My search began on Craigslist.org, the electronic meeting place of the house-hunting hungry. I scanned the lists, made mental notes, clicked with anxious abandon and whittled down the possibilities. After dozens of exchanged emails detailing general tastes and aversions, job descriptions, sexual orientation and (a decided lack of) social preferences, I set out on the hunt, with printouts from Mapquest trailing behind me.
I met a dizzying array of potential roommates. There was the chirpy woman who ushered me into her duplex, lined wall-to-wall with limp rag dolls. After pointing to her side of the refrigerator, with its colorful Tupperware neatly stacked in rows, versus her roommate's side, she opened the freezer and confided to me that "sometimes her food falls over onto my side--oh, but I forgive her." Or there was the young waiter, who had separated from his wife just weeks before and was considering reconciliation. As he carefully penned my personal information, the estranged wife waltzed in, eager to display her storebought goodies. "Okay," I thought, as she coyly modeled a cocktail dress with matching pumps, "What if she eventually moves back in?" To exacerbate the situation, my potential roommate asked if Metro could write a review of his restaurant.
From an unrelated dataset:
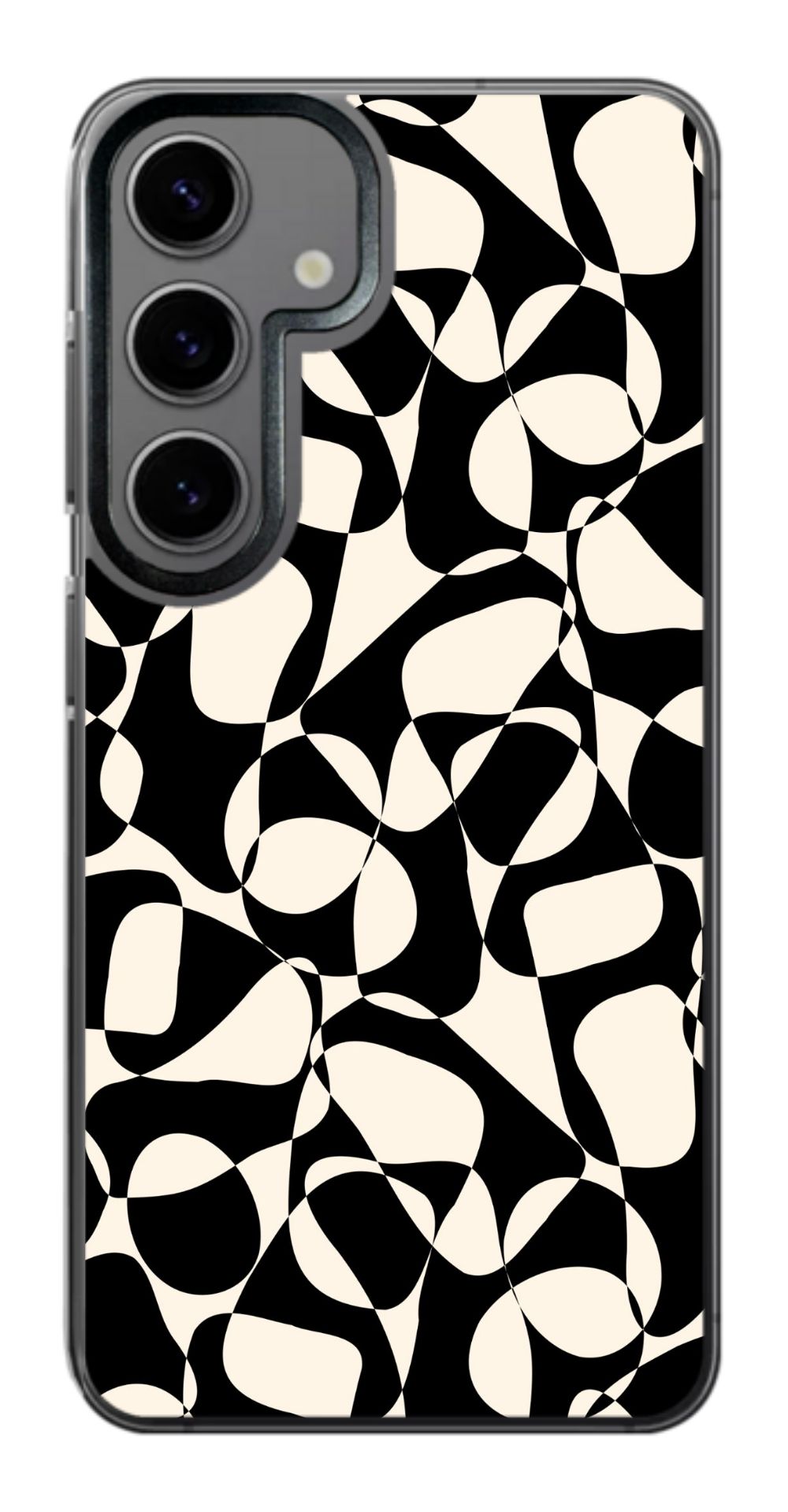 Abstract Waves Phone Case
Yes, I refused to live with a variety of people, but that rejection was based on a strong sense of home. And as a woman, I discovered, the odds were slightly against me. According to Leslie Parrott, founder of the Center for Relationship Development at Seattle Pacific University, women are much choosier than men when it comes to home. "Research and experience both indicate that women are more aware of their environment," Parrott says. "Men just see the home as functional, and more utilitarian." Add to that a few statistics: according to the U.S. Census Bureau, since 1970 the percentage of people aged 30-34 who had never married more than tripled, from 6 percent to 20 percent for women. Well, I'm a divorcee, but like my single brethren, I still need digs. And the competition is growing.
Next, I dragged myself over to Bay Area Rentals, parted with 98 bucks and hoped for the best. The rental agency gave me a list of 30 or so properties that matched my criteria and, inspired by the hole in my wallet, I began working my way down the list. Ten minutes, and fifteen properties later, I had scored a big zero. Nothing was available; I felt deflated. Just minutes before, the paper in my hands seemed like gold. Now it seemed as worthless as toilet paper.
I tried the classified ads. I left messages in broken Spanish. I turned up for an open house that was ten applicants deep. I was turned away by weary landlords who received 60 applications in one day. I jockeyed for position.
I decided to look at Craigslist again, fearing that perhaps I had been too brash. As I culled through the postings I came across one that had been there several months before. The owner, it seemed, was having as much difficulty finding a roommate as I was finding a place to rest my head. "I am looking for a female roommate who can appreciate my needs for peace," he wrote, adding, "I like to wear little or no clothes in the summer, in a natural non-perverted way. Sense of humor a big plus." Well, my sense of humor was dampened by the chase--and it wasn't equipped to deal with casual nudity. Luckily, fate decided to pay me a visit the next day. I walked into work, checked my voicemail and, sure enough, I finally got an apartment.
So, do I feel lucky? Well, not exactly. But almost overnight I went from feeling like a jaded loser into feeling the calm confidence of a champion. I guess that's what having a sense of place--a real place--will do. But I feel like I earned every square foot of satisfaction.